**Requirement:** In the blog post, which book did the writer finish reading on Sunday?

**Text segment:**
# # # # #

Sunday, April 29, 2012

All's well that ends well

Not quite the way I intended to spend my Sunday, but feeling a little under the weather, indulging in a book for pleasure - as opposed to academic reading - is not really wasting time, is it? Plus I had only one day left to meet my goals of reading a book a month.
The third and final of the Millennium series by Stieg Larsson - The Girl who Kicked the Hornet's Nest -  didn't have me totally enthralled at the beginning. It seemed too much like an extension of the previous book, as opposed to being its own story. But about 2 days ago it started getting interesting, with today necessitating a marathon read to get it finished.
I few too many peripheral sub-plots lines for my liking - which, if a movie for the trilogy eventuates, will not be missed if left out - but still a strong main plot line building to a well knitted together crescendo towards the end. I was grateful for the tying up of necessary lose ends in the final chapter as it seemed for a bit there that a couple of stragglers would be left hanging. And as for the relationship of the central characters, this too was suitably resigned. I like it when something - like a book or movie - that has ended is truly 'finished'. Means I don't feel ripped off.

Mincher Garden

As mentioned in yesterday's post, I visited Mincher Garden in Coatesville yesterday. More can be found out about it in this NZ House and Garden article. I have been there several times as the owners are Cavalier people, and allow our club's Christmas Ribbon Parade to be held at their property.
It's an extensive property however, (and a recognised garden of national significance), and I had only seen but a small part of it. My friend Aimee gave me a guided tour which took in the duckery, several formation areas, ponds, streams and native bush.


This was taken looking out from inside the "Twitchers' Hut"

Saturday, April 28, 2012

City Boys Go Country...

A trip to Mincher today on a 'photographic assignment' for a friend... it was to photograph her dogs (seven cavs, a lab and a papillon - oh and her chickens!) so I took the boys for an outing. It's always a bonus to visit  someone who welcomes canine children.

# # # # #

**Record list:**
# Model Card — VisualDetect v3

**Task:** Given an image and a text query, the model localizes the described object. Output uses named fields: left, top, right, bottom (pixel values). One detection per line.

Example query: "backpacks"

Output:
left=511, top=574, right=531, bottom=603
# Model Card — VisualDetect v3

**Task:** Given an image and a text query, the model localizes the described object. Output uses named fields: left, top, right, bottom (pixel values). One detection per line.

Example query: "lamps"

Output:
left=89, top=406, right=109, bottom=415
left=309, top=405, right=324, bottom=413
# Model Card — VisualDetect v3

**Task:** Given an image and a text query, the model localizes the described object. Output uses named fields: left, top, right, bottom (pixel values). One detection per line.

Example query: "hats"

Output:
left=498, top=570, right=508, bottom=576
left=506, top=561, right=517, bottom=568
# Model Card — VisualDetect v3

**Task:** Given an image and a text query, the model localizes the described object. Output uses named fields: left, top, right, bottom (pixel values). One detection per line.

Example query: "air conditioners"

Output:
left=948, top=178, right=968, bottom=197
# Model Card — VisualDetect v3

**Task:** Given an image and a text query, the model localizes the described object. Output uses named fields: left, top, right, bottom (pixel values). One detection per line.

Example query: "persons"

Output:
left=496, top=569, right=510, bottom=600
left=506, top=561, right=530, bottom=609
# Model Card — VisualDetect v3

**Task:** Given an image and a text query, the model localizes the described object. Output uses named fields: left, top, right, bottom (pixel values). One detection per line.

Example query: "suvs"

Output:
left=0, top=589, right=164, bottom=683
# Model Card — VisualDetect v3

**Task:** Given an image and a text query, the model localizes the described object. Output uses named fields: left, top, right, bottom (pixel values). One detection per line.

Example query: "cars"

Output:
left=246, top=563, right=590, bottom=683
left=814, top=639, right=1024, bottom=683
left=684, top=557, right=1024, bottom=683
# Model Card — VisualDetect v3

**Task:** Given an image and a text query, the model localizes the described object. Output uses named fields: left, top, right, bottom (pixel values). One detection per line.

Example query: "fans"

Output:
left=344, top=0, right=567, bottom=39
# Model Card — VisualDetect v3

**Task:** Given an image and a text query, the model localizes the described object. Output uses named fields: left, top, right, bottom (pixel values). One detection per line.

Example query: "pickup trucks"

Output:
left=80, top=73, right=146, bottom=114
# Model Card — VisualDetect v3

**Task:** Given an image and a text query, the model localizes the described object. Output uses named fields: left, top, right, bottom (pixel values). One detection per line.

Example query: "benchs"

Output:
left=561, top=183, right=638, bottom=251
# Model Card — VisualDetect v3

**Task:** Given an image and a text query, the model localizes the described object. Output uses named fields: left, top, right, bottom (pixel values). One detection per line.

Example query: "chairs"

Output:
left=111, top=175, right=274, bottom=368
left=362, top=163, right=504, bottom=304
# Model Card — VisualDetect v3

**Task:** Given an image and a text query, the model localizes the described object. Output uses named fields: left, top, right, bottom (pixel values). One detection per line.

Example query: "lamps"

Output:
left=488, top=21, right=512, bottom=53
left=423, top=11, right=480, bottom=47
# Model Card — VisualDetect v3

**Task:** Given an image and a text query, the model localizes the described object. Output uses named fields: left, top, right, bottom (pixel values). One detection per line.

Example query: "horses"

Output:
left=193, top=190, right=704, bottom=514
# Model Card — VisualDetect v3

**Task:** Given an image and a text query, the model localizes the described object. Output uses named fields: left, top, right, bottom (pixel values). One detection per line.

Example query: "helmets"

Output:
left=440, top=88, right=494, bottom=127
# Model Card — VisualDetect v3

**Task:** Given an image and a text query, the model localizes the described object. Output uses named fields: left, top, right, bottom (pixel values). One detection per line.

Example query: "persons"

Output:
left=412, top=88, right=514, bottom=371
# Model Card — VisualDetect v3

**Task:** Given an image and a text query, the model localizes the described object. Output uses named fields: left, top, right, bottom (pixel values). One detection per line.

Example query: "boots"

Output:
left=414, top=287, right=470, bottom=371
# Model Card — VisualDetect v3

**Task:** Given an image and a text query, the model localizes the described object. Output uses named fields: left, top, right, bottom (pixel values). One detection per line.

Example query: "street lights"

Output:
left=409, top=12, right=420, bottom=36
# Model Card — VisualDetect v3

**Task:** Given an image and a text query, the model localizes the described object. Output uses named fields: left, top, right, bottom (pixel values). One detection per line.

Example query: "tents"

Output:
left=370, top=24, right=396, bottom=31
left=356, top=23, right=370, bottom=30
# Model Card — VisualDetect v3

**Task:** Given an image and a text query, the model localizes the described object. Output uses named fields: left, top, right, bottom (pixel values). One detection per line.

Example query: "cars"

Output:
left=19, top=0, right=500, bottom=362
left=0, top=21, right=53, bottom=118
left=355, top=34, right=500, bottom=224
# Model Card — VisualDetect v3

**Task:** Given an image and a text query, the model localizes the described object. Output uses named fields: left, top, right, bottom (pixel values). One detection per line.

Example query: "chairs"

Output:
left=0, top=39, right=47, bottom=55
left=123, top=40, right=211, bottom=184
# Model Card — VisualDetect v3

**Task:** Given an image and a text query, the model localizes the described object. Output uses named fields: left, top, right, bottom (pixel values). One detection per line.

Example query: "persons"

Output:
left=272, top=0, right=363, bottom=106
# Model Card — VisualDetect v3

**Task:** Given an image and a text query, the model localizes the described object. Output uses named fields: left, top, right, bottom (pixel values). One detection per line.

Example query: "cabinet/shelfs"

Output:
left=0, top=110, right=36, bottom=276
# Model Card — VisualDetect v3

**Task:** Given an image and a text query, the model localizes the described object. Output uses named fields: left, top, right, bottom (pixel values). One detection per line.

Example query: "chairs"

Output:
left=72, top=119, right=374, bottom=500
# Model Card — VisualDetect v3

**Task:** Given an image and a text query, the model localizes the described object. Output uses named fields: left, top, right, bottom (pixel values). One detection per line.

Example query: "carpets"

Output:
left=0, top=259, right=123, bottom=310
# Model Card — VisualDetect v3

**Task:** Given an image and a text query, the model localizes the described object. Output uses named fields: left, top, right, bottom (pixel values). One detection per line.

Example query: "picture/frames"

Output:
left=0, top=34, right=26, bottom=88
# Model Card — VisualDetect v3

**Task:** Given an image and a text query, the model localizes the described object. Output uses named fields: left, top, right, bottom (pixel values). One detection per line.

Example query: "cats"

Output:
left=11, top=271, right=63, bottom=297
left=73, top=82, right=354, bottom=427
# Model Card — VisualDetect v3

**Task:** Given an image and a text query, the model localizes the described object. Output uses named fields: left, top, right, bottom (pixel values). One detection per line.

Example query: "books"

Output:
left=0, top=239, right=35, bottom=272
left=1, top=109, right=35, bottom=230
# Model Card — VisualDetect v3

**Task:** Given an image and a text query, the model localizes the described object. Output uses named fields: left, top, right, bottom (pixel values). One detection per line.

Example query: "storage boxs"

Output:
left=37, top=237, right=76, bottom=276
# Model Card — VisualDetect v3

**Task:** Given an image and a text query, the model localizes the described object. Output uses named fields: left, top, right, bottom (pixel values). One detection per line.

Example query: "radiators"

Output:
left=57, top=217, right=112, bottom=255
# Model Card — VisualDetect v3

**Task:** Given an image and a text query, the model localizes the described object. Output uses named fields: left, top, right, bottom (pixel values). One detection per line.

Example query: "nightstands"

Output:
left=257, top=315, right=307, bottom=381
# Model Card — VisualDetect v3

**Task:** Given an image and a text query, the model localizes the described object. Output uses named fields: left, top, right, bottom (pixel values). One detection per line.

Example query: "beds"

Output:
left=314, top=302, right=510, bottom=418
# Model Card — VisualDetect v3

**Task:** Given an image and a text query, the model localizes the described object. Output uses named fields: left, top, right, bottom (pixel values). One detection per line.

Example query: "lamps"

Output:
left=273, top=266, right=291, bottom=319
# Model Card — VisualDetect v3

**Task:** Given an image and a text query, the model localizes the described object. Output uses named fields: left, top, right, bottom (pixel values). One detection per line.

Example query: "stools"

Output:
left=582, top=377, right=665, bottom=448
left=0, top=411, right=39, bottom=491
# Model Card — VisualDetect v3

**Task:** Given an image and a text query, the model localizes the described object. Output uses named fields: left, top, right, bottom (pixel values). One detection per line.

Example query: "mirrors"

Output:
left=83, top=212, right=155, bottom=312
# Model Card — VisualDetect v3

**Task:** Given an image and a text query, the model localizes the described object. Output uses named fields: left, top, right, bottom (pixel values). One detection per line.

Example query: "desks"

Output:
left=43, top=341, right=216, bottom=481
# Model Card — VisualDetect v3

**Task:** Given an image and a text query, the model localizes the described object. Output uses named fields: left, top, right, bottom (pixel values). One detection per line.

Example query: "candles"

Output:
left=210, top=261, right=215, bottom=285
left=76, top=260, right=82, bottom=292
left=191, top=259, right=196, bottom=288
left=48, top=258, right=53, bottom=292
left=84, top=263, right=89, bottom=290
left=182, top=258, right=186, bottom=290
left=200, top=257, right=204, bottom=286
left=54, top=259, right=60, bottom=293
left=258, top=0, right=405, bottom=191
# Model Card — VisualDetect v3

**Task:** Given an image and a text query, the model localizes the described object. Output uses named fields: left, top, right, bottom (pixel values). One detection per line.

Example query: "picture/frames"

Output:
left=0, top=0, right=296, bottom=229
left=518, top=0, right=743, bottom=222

# # # # #

**Problem solution:** The Girl who Kicked the Hornet's Nest, the third and final book of the Millennium series by Stieg Larsson.